Les charmes de la Suisse n'allaient pas me retenir longtemps. Cinq semaines après mon arrivée, un courrier de Nallut me parvint à Genève. Ce qu'il m'y expliquait ne fut pas pour me déplaire. Jugez plutôt. Comme je m'y attendais, les agents de l'intendant Foullon lui avaient rendu visite quelques jours après mon départ de Paris. Nallut, à qui la peur donna du génie, se souvint que nous étions en affaire avec le marquis de Villeroy. D'abord, il répondit quelques fadaises aux questions pressantes des fonctionnaires, niant notamment avoir une quelconque attache avec moi. Cela aurait été bien court pour les agents de Foullon si ce brave Nallut n'avait ajouté qu'il reconnaissait en revanche s'être un peu rendu coupable d'agiotage avec le concours très minime, précisa-t-il, du marquis de Villeroy, le gouverneur du Lyonnais. On se souvient que ce dernier favorisait au meilleur coût le transport de nos marchandises jusqu'aux ports de Méditerranée, en échange des faveurs de Jeanne. Nallut ne donna pas ce dernier détail mais son aveu troubla suffisamment les enquêteurs pour qu'ils cessent leurs investigations afin de rendre compte à leurs supérieurs.

Il me faut là vous dévoiler les raisons de cette hésitation.
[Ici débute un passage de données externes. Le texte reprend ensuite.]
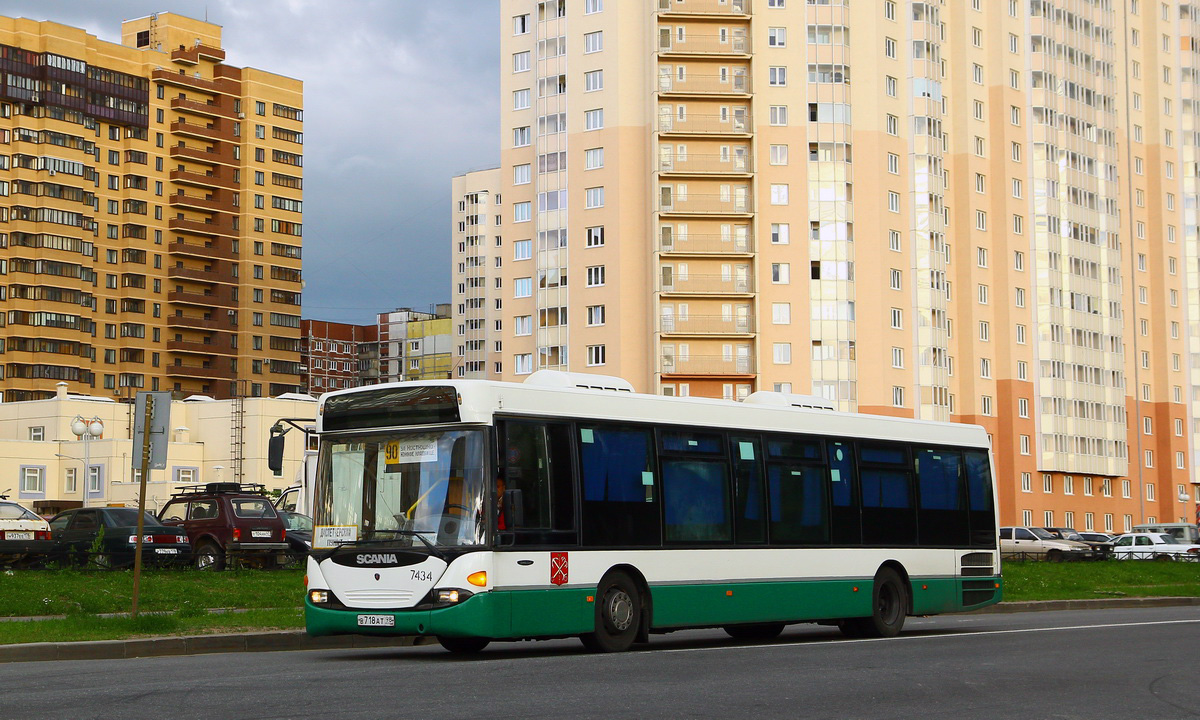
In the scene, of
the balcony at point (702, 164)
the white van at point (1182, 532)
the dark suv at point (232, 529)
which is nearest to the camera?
the dark suv at point (232, 529)

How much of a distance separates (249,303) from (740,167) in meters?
62.6

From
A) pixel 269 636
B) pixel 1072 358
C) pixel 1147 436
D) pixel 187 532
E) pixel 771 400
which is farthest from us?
pixel 1147 436

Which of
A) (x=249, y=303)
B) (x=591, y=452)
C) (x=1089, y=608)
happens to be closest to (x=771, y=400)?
(x=591, y=452)

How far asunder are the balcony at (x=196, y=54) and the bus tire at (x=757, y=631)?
120889mm

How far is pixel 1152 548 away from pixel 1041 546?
5.39 m

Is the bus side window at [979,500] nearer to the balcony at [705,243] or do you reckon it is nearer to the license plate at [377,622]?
the license plate at [377,622]

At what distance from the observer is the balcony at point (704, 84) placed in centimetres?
8462

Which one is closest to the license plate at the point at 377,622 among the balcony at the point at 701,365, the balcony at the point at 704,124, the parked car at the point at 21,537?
the parked car at the point at 21,537

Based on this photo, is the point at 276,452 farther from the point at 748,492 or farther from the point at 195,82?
the point at 195,82

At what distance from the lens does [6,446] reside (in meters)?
84.4

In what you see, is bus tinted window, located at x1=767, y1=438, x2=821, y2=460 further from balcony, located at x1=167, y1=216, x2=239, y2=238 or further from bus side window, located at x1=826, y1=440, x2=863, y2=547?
balcony, located at x1=167, y1=216, x2=239, y2=238

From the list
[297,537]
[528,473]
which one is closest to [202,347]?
[297,537]

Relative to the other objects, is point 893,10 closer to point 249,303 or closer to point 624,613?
point 249,303

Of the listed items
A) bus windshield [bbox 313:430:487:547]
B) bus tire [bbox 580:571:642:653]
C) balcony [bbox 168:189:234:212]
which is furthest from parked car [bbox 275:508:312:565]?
balcony [bbox 168:189:234:212]
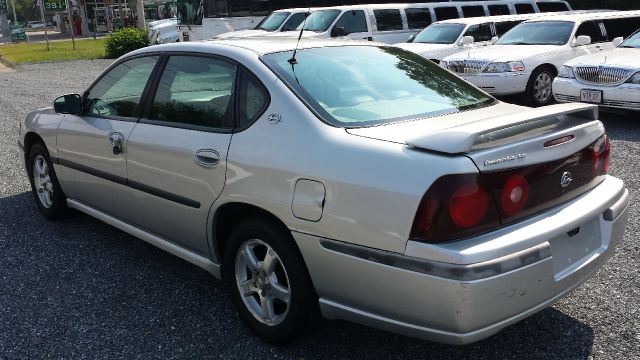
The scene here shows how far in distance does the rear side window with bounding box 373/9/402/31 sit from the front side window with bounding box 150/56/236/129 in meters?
11.5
Le marquis de Villeroy était très apprécié de la famille royale, dont son oncle avant lui s'était montré un dévoué serviteur. Son épouse reçut même l'insigne honneur du tabouret chez la reine. On comprendra dès lors qu'il devenait embarrassant de chercher querelle à ce puissant seigneur, ou bien de compromettre d'éventuels commissionnaires avec qui il eût traité. La prédiction de M. de Richelieu se vérifiait : le scandale s'éteignait car trop de hauts personnages étaient intéressés aux rentables affaires de Corse.

La lettre de Nallut achevée, je ne mis pas longtemps pour donner mon congé à mes amis genevois. À la fin de juillet, je rentrai sans encombre dans mon hôtel de la rue de la Jussienne, où Jeanne me reçut avec beaucoup de chaleur. Pendant mon absence, rien de notable n'était advenu, si ce n'est que le duc de Richelieu avait assidûment monté la garde auprès d'elle. Dans ma bibliothèque, j'eus également la surprise de découvrir une admirable toile de M. Carle Van Loo, représentant les trois Grâces, dont M. de Sainte-Foy avait fait don à Jeanne. Elle eut la délicatesse de me céder ce tableau en cadeau de bienvenue.

19Dumouriez, dont on connaît la carrière depuis, et qui durant sa vie servit à peu près tous les régimes de l'Europe, avait effectivement à cette époque partie liée avec Choiseul, dont il espérait un poste d'ambassadeur.

20On peut penser que le comte est sincère sur ce point. Nallut, en revanche, pourrait avoir pris des initiatives de ce genre. Jean du Barry n'était d'ailleurs sûrement pas dupe des agissements de son homme de paille, et il fut pour le moins passif dans cette histoire.